**EXERCISE MATERIAL:**
━━━━━━━━━━━━━━━━━━━━━━━━━━━━━━

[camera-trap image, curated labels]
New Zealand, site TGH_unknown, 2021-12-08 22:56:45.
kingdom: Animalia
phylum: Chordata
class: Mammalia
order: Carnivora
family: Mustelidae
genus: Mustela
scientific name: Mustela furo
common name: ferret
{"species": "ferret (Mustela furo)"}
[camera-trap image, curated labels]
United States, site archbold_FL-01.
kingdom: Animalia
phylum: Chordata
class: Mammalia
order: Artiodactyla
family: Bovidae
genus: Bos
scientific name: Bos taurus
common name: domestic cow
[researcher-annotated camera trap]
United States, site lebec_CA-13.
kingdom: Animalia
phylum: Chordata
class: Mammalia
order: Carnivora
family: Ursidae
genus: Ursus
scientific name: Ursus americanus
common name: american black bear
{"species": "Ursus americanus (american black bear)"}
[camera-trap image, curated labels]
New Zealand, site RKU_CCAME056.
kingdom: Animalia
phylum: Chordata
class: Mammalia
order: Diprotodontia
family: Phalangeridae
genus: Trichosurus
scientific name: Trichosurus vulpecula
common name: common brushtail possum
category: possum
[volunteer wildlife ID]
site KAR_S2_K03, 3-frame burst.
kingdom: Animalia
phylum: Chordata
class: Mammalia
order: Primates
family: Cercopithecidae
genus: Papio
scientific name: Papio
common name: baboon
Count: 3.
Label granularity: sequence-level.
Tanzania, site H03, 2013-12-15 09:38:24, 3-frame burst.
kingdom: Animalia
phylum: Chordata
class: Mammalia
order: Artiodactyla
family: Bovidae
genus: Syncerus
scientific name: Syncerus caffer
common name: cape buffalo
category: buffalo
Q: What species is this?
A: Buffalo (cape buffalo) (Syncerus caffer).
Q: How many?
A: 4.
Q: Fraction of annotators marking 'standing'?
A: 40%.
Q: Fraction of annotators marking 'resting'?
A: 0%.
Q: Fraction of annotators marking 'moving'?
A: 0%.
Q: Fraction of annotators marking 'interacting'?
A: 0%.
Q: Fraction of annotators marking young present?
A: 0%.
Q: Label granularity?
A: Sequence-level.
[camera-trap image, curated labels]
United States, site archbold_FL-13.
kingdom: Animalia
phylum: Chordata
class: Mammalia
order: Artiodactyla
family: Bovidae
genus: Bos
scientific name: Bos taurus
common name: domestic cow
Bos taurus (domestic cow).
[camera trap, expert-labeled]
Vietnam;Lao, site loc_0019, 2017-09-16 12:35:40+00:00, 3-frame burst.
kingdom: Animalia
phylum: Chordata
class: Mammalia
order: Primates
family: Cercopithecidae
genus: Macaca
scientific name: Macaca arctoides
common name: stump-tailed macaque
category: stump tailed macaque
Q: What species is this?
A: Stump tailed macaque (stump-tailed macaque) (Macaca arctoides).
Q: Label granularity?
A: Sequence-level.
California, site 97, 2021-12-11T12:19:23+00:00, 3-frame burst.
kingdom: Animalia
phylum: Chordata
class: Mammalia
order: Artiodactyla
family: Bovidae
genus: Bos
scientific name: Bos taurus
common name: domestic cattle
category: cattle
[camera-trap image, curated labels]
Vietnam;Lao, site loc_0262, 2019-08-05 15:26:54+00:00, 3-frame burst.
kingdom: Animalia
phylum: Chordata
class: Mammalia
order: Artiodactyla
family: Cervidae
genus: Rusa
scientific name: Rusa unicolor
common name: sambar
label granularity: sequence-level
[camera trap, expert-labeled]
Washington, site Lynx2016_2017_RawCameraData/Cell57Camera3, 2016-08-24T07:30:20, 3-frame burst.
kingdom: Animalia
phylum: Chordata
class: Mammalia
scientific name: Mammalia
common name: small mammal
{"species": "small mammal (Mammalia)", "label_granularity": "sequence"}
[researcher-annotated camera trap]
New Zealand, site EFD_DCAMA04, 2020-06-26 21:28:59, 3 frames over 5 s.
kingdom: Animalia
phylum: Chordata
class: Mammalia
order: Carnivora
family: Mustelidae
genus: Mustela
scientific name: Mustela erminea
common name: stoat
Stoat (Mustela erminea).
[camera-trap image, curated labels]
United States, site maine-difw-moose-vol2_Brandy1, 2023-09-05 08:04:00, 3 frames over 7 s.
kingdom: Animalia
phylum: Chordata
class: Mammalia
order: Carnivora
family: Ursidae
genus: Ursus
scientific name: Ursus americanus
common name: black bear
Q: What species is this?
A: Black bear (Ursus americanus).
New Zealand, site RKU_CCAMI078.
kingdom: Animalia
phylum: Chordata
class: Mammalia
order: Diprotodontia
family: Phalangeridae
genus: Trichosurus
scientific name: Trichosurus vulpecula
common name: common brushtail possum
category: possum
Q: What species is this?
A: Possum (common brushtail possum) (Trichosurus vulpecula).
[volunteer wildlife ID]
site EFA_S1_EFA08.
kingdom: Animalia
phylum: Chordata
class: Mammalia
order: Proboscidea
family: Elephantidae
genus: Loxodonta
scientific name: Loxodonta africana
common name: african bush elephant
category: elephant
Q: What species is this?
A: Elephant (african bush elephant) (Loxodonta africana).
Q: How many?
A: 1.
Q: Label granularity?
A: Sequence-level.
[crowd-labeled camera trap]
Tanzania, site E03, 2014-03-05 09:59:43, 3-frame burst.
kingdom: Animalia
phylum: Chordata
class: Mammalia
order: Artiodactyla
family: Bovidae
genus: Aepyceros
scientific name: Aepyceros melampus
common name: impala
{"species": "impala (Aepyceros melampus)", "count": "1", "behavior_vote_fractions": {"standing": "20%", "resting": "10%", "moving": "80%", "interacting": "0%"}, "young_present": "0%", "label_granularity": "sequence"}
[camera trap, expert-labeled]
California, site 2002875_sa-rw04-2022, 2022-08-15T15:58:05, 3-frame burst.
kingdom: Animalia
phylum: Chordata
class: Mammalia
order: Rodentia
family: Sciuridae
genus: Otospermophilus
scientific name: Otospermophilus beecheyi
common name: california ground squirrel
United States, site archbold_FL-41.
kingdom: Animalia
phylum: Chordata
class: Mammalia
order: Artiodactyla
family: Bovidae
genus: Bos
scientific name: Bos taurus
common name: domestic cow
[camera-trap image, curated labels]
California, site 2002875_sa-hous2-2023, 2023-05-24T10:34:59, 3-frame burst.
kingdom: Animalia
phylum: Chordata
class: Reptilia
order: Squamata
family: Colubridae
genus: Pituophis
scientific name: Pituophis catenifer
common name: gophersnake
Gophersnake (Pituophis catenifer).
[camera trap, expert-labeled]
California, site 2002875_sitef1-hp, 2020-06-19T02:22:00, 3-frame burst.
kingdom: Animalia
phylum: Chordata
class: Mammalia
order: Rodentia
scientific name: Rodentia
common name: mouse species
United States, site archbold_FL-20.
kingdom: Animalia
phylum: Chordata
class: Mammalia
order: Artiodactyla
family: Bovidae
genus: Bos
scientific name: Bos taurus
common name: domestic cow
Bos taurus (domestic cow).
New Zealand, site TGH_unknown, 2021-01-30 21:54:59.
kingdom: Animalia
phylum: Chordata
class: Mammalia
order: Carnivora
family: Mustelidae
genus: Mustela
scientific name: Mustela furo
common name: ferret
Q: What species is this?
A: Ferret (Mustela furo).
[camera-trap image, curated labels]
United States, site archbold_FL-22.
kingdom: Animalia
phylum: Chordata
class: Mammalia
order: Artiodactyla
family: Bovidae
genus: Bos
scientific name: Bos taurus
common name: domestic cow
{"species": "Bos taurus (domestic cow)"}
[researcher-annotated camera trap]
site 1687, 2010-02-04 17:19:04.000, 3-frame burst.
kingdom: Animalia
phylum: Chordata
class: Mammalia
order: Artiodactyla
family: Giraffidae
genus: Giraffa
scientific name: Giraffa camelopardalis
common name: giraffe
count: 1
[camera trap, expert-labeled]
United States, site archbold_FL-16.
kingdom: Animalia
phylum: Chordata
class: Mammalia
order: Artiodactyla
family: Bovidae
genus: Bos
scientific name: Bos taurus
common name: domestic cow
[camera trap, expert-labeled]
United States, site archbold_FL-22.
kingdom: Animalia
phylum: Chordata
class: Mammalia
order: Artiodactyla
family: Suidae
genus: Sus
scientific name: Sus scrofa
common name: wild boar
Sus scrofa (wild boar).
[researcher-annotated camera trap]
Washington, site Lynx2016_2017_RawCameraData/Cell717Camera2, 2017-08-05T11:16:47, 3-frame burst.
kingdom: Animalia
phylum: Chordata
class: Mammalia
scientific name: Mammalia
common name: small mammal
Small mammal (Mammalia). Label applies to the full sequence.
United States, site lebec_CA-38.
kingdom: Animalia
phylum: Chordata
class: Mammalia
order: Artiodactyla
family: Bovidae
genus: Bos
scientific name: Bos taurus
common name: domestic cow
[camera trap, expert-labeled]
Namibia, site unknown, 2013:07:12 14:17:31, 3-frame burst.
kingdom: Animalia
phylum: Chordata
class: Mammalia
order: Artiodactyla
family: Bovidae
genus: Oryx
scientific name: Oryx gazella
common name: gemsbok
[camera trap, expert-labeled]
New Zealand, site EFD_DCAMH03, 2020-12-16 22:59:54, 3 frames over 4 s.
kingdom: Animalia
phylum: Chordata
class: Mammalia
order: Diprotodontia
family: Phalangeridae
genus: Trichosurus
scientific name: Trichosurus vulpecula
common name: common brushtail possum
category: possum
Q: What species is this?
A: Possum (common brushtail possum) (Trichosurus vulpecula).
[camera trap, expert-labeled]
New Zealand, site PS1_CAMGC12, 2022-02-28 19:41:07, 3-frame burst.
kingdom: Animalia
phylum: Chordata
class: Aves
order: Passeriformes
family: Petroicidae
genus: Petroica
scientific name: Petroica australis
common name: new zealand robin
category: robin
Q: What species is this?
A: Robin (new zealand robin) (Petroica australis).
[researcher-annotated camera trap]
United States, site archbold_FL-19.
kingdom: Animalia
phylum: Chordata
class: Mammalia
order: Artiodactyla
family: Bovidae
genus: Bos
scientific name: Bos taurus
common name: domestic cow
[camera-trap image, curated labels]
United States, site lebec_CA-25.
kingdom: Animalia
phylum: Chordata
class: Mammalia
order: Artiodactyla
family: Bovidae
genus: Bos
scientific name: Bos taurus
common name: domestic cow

━━━━━━━━━━━━━━━━━━━━━━━━━━━━━━

**TASK INSTRUCTIONS:**
Bring together all lines from the listing that contain the word "United".

**REPLY TO THE TASK:**
United States, site archbold_FL-01.
United States, site lebec_CA-13.
United States, site archbold_FL-13.
United States, site maine-difw-moose-vol2_Brandy1, 2023-09-05 08:04:00, 3 frames over 7 s.
United States, site archbold_FL-41.
United States, site archbold_FL-20.
United States, site archbold_FL-22.
United States, site archbold_FL-16.
United States, site archbold_FL-22.
United States, site lebec_CA-38.
United States, site archbold_FL-19.
United States, site lebec_CA-25.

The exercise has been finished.